━━ SELECTED EXCERPT ━━

3.2. Forest Mapping Accuracy

Accuracy assessment was performed for the 2010–2016 forest change map. Thematic overall accuracy estimated for each study region varied from 92% to 99%, with a 90% confidence level. Cesar river valley (93%) and Coffee ecoregion (92%) presented the lowest overall thematic accuracy, followed by Meta foothills (95%), Boyacá-Santander (97%), and Bajo Magdalena (95%) (Table 4). User accuracy (UA) and producer accuracy (PA) values related to the stable forest, stable nonforest, and deforestation classes varied significantly among regions, i.e., between 62% and 100% (UA), and between 68% and 1% (PA) (Table 4).
The lowest UA values associated with forest class were associated to the Bajo Magdalena, Cesar River Valley, and Coffee Ecoregions, with 68%, 78%, and 80%, respectively; higher values were calculated for Boyacá-Santander and Meta foothills (93%). Stable forest PA showed generally high values (≥82%), with the exception of Cesar River Valley (77%). Stable nonforest classes showed high values for UA and PA consistently for all five regions (≥93%). Related to the deforestation class, Cesar River Valley showed the lowest UA and PA values with 32% and 68%, respectively. The Meta Foothills region consistently showed the highest values for both UA and PA (100%). Other regions showed intermediate user and producer accuracy values (Table 4).

━━━
━━ DATA TO EXAMINE ━━

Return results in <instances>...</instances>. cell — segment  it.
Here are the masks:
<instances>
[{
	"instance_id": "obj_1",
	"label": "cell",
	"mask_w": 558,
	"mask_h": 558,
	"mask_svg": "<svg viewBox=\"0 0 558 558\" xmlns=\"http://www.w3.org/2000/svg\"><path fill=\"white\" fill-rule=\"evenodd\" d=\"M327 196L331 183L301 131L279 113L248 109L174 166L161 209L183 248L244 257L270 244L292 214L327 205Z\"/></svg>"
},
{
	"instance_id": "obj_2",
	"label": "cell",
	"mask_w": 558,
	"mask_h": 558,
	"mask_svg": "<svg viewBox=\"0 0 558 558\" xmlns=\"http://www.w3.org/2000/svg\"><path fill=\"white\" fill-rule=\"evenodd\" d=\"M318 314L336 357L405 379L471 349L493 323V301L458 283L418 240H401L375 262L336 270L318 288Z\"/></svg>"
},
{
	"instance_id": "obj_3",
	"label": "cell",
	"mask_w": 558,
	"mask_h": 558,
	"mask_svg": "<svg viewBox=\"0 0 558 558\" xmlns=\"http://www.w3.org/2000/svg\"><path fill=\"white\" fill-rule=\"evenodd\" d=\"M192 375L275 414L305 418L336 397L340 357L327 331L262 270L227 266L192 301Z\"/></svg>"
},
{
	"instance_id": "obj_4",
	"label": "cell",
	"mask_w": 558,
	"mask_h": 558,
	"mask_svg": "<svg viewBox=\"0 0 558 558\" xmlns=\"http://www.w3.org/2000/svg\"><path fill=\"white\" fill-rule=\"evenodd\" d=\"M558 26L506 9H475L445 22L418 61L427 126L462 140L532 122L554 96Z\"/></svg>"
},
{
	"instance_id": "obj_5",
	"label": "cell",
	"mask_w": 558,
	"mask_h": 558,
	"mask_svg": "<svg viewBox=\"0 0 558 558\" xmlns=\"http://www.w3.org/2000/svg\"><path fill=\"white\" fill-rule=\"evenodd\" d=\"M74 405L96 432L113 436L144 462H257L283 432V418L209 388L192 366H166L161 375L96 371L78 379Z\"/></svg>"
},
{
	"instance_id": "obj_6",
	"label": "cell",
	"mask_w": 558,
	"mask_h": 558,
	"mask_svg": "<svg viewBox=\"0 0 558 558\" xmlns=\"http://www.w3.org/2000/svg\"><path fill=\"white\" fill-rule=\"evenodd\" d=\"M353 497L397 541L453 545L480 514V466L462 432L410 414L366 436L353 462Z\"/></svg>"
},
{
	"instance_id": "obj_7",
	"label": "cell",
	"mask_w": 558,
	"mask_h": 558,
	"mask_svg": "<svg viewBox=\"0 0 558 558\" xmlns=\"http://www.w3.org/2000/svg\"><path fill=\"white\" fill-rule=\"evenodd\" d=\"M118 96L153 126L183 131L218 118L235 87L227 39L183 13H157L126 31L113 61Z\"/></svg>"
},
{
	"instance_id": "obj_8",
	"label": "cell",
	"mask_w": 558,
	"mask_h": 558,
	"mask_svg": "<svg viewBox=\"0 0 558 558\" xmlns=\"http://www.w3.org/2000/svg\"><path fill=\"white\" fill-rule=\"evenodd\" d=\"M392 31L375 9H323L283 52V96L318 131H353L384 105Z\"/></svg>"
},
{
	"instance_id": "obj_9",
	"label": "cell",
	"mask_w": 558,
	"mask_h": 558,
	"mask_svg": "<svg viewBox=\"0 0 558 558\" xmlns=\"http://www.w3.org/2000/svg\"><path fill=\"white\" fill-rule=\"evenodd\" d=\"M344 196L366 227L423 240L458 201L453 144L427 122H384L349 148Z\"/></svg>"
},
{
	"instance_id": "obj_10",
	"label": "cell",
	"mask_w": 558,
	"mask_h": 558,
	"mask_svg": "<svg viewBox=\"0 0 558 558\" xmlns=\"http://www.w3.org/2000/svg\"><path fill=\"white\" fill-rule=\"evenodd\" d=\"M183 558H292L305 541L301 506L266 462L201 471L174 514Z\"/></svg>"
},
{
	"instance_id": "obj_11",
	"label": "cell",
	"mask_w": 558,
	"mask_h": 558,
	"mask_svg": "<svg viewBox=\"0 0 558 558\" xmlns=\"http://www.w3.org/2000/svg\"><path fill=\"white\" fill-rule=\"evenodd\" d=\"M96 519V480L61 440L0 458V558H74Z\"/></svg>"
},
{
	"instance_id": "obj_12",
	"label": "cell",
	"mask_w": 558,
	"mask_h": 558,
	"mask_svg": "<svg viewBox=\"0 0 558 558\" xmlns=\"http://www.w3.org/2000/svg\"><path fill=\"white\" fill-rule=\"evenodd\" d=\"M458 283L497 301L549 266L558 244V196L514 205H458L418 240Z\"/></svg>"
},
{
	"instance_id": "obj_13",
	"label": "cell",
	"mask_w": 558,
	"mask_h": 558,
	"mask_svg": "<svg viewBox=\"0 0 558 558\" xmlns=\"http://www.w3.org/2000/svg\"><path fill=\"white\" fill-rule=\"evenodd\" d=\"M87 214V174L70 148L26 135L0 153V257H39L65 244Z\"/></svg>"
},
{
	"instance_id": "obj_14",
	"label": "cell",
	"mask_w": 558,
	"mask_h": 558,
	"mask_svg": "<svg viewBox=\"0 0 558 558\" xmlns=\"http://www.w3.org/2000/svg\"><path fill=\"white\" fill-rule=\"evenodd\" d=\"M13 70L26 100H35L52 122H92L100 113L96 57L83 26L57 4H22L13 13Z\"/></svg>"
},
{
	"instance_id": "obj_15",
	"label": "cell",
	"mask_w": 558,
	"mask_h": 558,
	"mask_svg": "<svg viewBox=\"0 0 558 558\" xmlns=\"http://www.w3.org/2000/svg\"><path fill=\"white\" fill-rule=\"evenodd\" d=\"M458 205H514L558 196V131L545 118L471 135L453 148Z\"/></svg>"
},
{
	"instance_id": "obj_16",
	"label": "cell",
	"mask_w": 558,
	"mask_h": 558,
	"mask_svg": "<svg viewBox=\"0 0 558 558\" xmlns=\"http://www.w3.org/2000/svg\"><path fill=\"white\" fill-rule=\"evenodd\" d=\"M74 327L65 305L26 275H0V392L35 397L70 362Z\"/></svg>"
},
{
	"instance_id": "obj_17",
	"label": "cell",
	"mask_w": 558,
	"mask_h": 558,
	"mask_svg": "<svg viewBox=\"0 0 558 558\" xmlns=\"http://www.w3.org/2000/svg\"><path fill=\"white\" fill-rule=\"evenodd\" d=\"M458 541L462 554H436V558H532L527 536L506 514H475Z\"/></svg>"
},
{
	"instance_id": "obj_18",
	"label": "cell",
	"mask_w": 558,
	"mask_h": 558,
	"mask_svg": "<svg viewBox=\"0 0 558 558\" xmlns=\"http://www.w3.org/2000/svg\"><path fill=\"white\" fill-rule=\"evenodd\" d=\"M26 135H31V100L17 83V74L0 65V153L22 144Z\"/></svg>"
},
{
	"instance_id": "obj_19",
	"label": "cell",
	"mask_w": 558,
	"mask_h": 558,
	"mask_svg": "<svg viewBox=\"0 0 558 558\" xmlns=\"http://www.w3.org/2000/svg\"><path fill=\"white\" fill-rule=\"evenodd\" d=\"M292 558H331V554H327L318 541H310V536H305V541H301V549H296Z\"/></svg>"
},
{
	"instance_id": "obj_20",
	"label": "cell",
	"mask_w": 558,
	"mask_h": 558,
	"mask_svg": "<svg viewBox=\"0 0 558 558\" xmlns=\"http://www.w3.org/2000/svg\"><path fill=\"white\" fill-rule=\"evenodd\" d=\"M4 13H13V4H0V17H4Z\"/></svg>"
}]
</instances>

━━━

Rewrite the forest mapping accuracy text, starting with "The lowest UA values" and going on through "values (Table 4).", changing "intermediate" to "moderate". Work only from the forest mapping accuracy text.

• **RESULT OF THIS TASK**
The lowest UA values associated with forest class were associated to the Bajo Magdalena, Cesar River Valley, and Coffee Ecoregions, with 68%, 78%, and 80%, respectively; higher values were calculated for Boyacá-Santander and Meta foothills (93%). Stable forest PA showed generally high values (≥82%), with the exception of Cesar River Valley (77%). Stable nonforest classes showed high values for UA and PA consistently for all five regions (≥93%). Related to the deforestation class, Cesar River Valley showed the lowest UA and PA values with 32% and 68%, respectively. The Meta Foothills region consistently showed the highest values for both UA and PA (100%). Other regions showed moderate user and producer accuracy values (Table 4).